How to Normalize Image Dataset in PyTorch

PyTorch provides a very useful package called "torchvision" for data preprocessing. The colored images have pixel values between 0 and 255 for all three channels. Image transformation is a process to change the original values of the image pixels to a set of new values. The normalization of an image dataset is a very good practice when we work with deep neural networks. Normalizing the image dataset means transforming the images into such values that the mean and standard deviation of the image dataset become 0.0 and 1.0 respectively. To do this first the channel mean is subtracted from each input channel and then the result is divided by the channel standard deviation.

output[channel] = (input[channel] - mean[channel]) / std[channel]

In PyTorch, normalization is done using torchvision.transforms.Normalize() transform. This transform normalizes the tensor images with mean and standard deviation.

Steps for Normalizing Image Dataset in PyTorch:

Load images/ dataset without normalization.
Calculate the mean and standard deviation of the dataset.
Normalize the image dataset using mean and std to torchvision.transforms.Normalize().
Again Calculate the mean and std for the normalized dataset.
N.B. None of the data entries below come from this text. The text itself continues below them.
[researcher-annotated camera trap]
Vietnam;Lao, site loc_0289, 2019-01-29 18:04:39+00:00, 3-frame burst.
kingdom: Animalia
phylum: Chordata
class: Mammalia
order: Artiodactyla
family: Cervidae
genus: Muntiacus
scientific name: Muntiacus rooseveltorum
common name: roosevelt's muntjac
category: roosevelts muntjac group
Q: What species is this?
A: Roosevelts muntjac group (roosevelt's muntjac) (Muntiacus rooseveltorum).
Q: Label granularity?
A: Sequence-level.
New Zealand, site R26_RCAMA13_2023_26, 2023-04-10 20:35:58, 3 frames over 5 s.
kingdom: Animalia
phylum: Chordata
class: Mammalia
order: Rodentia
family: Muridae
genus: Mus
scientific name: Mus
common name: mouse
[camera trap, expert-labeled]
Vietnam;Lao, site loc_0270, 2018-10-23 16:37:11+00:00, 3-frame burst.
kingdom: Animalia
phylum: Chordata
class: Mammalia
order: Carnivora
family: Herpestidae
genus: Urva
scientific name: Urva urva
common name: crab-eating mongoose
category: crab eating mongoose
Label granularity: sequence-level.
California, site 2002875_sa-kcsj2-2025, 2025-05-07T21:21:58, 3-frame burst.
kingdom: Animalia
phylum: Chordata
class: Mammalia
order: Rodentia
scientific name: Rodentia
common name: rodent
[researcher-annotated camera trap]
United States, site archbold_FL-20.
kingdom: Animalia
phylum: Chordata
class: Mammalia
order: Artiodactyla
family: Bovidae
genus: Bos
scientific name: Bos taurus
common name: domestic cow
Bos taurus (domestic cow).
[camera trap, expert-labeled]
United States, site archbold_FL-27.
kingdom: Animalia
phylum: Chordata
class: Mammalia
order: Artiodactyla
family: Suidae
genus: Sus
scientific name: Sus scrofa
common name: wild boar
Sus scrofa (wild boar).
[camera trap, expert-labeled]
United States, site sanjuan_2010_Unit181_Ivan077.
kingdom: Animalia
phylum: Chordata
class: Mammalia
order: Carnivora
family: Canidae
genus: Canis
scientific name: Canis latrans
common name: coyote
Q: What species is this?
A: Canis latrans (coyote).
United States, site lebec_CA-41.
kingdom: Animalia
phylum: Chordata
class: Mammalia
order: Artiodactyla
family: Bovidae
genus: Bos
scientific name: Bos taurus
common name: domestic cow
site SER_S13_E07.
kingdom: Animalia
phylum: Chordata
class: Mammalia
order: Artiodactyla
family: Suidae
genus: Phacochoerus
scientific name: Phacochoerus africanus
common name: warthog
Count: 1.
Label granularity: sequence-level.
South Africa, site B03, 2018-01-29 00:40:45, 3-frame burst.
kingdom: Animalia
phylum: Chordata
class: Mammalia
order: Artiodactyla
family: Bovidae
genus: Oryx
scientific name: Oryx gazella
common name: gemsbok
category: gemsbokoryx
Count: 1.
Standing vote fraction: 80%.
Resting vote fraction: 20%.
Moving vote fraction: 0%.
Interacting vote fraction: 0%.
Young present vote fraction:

Load images/ dataset without normalization

To load a custom image dataset, use torchvision.datasets.ImageFolder()

The images are arranged in the following way:

root/class_1/xxx.png
root/class_1/xxy.png
root/class_1/[...]/xxz.png

example:
dataset/cat/101.png
dataset/cat/1002.png
dataset/cat/[...]/1000.png

Use the following Python3 program to load the image dataset.

import torchvision
from torchvision import transforms
from torch.utils.data import DataLoader

data_path = './dataset/'

transform_img = transforms.Compose([
    transforms.Resize(256),
    transforms.CenterCrop(256),
    transforms.ToTensor(),
    # here do not use transforms.Normalize(mean, std)
])

image_data = torchvision.datasets.ImageFolder(
  root=data_path, transform=transform_img
)

image_data_loader = DataLoader(
  image_data, 
  batch_size=len(image_data), 
  shuffle=False, 
  num_workers=0
)

We loaded the image dataset without normalizing the images and we got a dataloader.

Visualize an image

We visualize an image from the image dataset.

# Python code to visualize an image
import matplotlib.pyplot as plt

images, labels = next(iter(image_data_loader))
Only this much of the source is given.